Del Toro didn’t argue. He simply walked through the knee-deep snow, took off his own massive parka, wrapped it around the shivering actor, and pulled him close until their foreheads touched. Then, so quietly that only Elordi could hear over the howling wind, he whispered:

“If you can endure these three days, you will make all of Hollywood cry…  and you will finally give that little boy in Brisbane, who stayed up all night reading The Lord of the Rings under the covers with a torch, the monster he always knew was beautiful.”

Elordi says the world went silent.

He thought of himself at eleven years old, obsessed with Tolkien, with Andy Serkis’ Gollum, with the idea that the most terrifying creatures were the ones who only wanted to be loved. He had spent years chasing “cool” roles, heartthrob parts, anything that kept him pretty and safe.

And here was del Toro handing him the chance to become the very thing he had worshipped as a child, at the cost of almost killing himself in the snow.

He started sobbing, huge, uncontrollable gasps that cracked the makeup department spent forty minutes repairing. Then he looked at del Toro, nodded once, and said, “Put me back up.”

What happened next has already become set lore.

For the final take, Elordi didn’t act the Creature waking up. He became it. When the lightning hit and his eyes snapped open, wide, wet, ancient, the entire crew audibly gasped. The camera operator forgot to call cut.

Del Toro just stood there weeping behind the monitor, whispering “Sí… sí… mi niño hermoso…”

When they finally yelled cut, the 120-person crew broke into applause that echoed across the frozen Lake Nipigon. Elordi was lowered, half-conscious, wrapped in heated blankets, and carried to the warmth tent. He doesn’t remember the walk.

He only remembers del Toro kissing his frostbitten forehead and saying, “You did it. You made the monster human.”

Early test screenings have reportedly left executives speechless. One studio insider told Variety: “I’ve seen the reel. Grown men were crying in the bathroom afterwards. It’s not just a performance. It’s a resurrection.”

Del Toro himself, normally effusive in interviews, has been unusually reverent when asked about Elordi’s work: “Some actors give you their craft. Jacob gave us his soul, piece by frozen piece. There is before this movie, and there is after. Nothing will look the same.”

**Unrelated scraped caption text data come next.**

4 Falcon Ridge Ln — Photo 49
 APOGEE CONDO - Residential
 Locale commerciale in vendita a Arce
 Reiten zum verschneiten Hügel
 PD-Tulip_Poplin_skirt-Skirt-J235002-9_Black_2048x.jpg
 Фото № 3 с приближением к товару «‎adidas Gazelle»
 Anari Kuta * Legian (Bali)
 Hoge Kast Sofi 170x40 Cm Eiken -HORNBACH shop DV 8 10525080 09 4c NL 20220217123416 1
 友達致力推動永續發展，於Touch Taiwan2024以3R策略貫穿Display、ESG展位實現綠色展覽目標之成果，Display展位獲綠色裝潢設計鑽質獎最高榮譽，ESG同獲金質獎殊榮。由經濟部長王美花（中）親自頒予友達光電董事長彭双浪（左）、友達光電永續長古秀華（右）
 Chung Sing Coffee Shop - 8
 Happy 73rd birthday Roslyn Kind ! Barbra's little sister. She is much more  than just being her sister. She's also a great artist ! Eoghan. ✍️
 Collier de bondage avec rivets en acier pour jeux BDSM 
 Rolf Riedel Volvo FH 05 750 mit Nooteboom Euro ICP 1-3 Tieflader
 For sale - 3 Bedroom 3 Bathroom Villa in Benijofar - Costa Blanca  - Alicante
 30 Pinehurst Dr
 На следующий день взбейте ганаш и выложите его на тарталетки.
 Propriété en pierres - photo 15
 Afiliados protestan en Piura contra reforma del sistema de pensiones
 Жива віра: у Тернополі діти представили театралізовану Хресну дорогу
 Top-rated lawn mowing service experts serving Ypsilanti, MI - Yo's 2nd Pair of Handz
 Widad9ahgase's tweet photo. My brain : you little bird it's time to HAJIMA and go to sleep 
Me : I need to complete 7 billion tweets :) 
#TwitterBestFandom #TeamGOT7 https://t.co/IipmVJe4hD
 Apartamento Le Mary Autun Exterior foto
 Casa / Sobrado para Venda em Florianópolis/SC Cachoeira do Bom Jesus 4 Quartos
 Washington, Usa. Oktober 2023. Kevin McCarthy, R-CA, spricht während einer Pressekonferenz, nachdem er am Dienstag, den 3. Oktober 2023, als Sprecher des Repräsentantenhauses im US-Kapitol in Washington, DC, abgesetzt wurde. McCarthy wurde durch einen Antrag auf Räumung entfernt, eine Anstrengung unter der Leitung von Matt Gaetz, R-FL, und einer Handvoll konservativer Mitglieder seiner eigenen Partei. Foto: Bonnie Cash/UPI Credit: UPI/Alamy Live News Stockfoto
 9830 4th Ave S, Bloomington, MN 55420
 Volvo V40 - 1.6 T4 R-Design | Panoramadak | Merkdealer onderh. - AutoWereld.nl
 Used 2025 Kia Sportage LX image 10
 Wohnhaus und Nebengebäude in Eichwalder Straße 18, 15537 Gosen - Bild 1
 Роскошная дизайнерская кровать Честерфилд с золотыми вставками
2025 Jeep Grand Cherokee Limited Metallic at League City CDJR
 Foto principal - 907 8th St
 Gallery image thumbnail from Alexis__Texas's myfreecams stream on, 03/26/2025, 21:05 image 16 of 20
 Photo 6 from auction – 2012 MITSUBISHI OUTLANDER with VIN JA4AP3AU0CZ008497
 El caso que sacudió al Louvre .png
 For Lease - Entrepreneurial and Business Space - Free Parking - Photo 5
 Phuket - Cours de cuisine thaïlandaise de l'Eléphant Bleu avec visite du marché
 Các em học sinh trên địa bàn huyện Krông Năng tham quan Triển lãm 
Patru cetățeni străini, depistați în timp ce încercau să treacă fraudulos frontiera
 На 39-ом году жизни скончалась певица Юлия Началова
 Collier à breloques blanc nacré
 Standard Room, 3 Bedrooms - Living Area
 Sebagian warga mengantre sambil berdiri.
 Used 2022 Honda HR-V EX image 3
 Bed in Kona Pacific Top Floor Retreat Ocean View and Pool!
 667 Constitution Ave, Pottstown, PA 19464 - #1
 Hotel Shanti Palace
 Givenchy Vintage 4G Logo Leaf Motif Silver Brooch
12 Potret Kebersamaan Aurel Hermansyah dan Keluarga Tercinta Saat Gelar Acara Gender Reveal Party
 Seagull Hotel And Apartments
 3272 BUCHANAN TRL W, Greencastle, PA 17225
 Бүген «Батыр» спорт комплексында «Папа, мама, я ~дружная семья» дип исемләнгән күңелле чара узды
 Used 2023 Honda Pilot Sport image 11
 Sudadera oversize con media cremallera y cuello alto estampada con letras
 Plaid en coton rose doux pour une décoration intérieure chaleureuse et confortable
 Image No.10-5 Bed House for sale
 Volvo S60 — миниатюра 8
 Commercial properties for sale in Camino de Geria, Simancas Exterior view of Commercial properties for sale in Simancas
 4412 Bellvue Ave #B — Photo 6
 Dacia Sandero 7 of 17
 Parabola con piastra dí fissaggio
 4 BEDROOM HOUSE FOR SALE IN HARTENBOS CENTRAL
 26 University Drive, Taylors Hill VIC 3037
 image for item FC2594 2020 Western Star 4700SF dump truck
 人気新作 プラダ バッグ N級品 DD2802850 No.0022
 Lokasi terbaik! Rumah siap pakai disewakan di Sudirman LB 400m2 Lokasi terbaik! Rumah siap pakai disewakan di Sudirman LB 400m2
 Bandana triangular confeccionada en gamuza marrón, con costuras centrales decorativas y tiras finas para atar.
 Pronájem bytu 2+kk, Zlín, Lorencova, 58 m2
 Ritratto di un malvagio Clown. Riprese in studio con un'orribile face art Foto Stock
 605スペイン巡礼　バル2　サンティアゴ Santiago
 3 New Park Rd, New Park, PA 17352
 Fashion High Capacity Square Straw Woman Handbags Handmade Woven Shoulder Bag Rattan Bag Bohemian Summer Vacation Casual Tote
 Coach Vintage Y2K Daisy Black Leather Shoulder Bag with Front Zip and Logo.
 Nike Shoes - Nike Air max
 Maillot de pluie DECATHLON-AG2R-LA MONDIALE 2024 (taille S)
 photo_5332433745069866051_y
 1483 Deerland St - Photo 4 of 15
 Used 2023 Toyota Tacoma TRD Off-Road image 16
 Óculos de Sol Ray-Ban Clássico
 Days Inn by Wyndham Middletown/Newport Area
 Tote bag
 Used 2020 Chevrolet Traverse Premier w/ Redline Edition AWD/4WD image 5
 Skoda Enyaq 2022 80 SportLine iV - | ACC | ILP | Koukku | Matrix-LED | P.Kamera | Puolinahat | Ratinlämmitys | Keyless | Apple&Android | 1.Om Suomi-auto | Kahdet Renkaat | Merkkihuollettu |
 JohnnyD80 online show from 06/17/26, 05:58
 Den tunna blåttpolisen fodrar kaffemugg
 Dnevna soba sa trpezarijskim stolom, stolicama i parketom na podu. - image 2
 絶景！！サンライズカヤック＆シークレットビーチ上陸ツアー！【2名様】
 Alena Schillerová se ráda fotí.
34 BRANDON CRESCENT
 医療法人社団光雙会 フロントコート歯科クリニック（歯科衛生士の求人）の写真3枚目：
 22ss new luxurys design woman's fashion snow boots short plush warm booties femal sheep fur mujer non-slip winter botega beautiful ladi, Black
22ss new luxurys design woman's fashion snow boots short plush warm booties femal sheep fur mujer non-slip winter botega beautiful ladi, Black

As for Elordi, he still can’t watch the footage without shaking.

“I almost died bringing him to life,” he told Vanity Fair last week, voice soft. “But I would do it again in a heartbeat. Because for twelve minutes on screen, I got to be the most heartbreaking thing I ever imagined as a kid.

And the whole world finally saw him the way I always did: not scary. Just… lonely.”

Guillermo del Toro’s Frankenstein, starring Jacob Elordi as the Creature, Oscar Isaac as Victor, and Mia Goth as Elizabeth, is currently in post-production for a December 2026 release.

The little boy from Brisbane who once dreamed of monsters finally became one.

And Hollywood is still trying to thaw out from what he did up there in the snow.